**Try it**
Within the listing below, how many lines contain "level"? Only the number is wanted.

**Source data**
-------------------------
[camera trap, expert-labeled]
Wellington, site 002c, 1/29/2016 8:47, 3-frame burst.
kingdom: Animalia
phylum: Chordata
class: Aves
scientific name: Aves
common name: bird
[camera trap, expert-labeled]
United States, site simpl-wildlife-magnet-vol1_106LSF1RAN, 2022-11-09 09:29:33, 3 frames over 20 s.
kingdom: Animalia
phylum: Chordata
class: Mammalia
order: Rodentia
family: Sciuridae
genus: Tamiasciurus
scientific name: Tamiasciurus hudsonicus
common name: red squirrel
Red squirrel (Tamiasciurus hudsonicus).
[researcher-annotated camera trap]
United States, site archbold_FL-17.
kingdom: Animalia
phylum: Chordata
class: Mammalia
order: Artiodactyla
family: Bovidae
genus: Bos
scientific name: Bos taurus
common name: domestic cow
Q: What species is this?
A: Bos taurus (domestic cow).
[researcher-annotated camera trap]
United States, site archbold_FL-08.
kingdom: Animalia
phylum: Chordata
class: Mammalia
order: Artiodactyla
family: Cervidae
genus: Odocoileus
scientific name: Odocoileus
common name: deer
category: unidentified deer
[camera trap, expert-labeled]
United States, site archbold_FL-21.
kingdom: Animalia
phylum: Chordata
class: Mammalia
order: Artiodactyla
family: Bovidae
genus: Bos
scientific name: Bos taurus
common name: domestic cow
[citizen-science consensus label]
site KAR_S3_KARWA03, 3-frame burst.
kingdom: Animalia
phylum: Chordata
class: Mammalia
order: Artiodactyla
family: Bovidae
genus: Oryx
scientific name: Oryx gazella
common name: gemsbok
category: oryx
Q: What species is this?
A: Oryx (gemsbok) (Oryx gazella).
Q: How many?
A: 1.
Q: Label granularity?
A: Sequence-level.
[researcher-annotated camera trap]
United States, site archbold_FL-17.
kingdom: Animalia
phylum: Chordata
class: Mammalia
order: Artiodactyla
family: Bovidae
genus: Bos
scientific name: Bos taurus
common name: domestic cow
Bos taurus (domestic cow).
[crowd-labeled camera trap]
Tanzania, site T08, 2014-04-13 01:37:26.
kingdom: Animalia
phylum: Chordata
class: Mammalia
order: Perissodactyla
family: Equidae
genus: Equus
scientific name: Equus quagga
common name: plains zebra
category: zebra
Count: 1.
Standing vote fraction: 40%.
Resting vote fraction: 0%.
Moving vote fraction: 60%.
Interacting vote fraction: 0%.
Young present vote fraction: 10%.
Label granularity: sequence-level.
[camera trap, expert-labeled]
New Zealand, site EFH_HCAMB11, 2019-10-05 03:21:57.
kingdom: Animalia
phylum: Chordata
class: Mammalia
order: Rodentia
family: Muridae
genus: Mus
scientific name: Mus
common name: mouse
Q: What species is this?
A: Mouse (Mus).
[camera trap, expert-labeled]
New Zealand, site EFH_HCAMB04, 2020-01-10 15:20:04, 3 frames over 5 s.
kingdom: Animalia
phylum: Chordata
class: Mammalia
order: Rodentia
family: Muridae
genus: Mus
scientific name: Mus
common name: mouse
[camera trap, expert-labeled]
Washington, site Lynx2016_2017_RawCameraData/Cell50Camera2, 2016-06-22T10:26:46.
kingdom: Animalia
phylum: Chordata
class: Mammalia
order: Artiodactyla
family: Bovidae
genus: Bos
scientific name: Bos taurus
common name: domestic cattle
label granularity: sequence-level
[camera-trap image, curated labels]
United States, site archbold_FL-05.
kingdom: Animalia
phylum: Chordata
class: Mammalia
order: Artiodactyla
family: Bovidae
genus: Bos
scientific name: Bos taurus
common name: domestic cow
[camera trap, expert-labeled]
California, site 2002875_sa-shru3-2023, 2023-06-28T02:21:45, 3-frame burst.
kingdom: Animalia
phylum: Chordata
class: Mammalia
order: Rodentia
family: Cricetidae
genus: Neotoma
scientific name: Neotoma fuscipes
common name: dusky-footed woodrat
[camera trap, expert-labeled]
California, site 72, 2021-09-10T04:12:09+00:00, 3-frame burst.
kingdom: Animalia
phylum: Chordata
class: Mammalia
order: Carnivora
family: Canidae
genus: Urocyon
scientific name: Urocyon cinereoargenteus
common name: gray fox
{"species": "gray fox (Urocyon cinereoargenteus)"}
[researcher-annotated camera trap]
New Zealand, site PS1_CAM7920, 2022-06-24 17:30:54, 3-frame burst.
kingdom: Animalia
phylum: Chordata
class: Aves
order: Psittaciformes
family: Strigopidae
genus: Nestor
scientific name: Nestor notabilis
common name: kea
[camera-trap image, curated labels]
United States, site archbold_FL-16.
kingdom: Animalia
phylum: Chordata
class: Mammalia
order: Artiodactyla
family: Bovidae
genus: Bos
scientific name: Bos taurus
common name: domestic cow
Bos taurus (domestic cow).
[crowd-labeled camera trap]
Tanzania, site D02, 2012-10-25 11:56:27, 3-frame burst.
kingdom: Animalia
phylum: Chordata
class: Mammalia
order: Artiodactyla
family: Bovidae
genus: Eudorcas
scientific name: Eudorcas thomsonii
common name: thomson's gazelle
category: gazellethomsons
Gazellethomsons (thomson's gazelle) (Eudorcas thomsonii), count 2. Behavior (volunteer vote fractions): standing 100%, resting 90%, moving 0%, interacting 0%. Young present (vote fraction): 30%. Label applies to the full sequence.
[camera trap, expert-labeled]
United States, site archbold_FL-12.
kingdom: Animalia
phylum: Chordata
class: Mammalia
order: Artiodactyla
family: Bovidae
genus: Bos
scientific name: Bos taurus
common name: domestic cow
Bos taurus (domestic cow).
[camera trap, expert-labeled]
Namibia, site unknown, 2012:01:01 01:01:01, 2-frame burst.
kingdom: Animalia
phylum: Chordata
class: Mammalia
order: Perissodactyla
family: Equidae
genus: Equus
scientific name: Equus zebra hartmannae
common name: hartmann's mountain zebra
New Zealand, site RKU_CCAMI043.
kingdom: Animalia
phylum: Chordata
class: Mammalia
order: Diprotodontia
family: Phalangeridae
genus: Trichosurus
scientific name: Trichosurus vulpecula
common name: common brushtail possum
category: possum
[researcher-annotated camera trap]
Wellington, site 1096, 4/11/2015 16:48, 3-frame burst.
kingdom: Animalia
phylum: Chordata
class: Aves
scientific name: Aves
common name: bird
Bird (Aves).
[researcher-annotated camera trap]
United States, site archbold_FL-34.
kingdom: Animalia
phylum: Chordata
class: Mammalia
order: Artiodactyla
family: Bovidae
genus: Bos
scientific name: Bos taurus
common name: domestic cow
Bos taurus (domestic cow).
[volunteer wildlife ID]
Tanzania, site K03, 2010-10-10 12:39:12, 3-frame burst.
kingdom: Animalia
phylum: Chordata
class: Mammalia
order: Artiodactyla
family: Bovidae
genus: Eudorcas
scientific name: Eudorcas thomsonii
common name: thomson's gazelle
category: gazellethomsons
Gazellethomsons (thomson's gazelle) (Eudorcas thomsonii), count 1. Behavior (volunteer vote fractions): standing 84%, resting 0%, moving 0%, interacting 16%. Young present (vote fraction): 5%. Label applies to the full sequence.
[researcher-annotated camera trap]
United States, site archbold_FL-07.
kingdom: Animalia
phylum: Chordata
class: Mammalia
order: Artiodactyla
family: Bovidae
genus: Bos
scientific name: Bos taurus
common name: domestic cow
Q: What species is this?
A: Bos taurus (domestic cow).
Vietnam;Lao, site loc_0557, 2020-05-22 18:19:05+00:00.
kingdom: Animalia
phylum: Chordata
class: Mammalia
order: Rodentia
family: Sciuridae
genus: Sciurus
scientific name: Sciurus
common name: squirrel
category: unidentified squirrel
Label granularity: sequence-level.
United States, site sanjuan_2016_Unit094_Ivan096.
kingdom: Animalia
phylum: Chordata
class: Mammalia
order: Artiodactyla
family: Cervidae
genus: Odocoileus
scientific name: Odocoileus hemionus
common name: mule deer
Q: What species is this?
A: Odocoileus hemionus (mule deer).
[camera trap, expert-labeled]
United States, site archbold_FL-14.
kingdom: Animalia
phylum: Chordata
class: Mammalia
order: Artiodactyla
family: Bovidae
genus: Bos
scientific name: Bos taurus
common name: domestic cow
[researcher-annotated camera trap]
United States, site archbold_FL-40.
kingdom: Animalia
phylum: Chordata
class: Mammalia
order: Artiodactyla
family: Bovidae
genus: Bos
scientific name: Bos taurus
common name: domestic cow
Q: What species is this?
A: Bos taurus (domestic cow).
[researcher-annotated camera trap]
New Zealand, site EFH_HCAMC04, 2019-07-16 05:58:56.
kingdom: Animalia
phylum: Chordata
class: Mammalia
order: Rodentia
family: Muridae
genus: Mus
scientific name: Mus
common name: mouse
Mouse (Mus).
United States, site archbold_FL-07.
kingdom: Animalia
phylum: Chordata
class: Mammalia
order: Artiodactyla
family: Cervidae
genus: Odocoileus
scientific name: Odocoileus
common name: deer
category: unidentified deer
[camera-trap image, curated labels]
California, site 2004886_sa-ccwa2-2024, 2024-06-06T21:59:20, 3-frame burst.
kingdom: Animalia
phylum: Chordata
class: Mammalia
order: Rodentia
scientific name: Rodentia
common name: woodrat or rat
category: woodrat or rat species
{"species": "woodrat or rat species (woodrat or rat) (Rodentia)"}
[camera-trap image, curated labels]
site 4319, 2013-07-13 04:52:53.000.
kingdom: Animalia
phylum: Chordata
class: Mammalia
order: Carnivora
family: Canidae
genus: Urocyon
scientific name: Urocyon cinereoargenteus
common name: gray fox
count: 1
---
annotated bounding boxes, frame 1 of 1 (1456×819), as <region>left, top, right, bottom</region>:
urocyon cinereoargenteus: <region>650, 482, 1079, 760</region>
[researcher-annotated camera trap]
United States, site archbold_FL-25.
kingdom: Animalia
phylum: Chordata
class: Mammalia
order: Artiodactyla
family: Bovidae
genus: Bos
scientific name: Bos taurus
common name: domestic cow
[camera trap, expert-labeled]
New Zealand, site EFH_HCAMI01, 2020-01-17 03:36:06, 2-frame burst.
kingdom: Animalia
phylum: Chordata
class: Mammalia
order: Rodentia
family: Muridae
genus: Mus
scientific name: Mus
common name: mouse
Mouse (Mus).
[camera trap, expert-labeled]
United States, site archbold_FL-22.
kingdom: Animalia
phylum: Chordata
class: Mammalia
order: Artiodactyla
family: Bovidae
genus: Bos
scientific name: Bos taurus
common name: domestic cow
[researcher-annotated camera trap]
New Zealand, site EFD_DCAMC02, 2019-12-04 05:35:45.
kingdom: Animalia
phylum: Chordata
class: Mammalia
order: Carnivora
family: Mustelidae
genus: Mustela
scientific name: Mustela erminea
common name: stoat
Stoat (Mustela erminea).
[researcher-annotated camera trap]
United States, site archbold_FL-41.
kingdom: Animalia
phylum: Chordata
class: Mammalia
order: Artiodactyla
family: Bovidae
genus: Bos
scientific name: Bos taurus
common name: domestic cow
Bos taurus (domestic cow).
-------------------------
**Output of the exercise**
4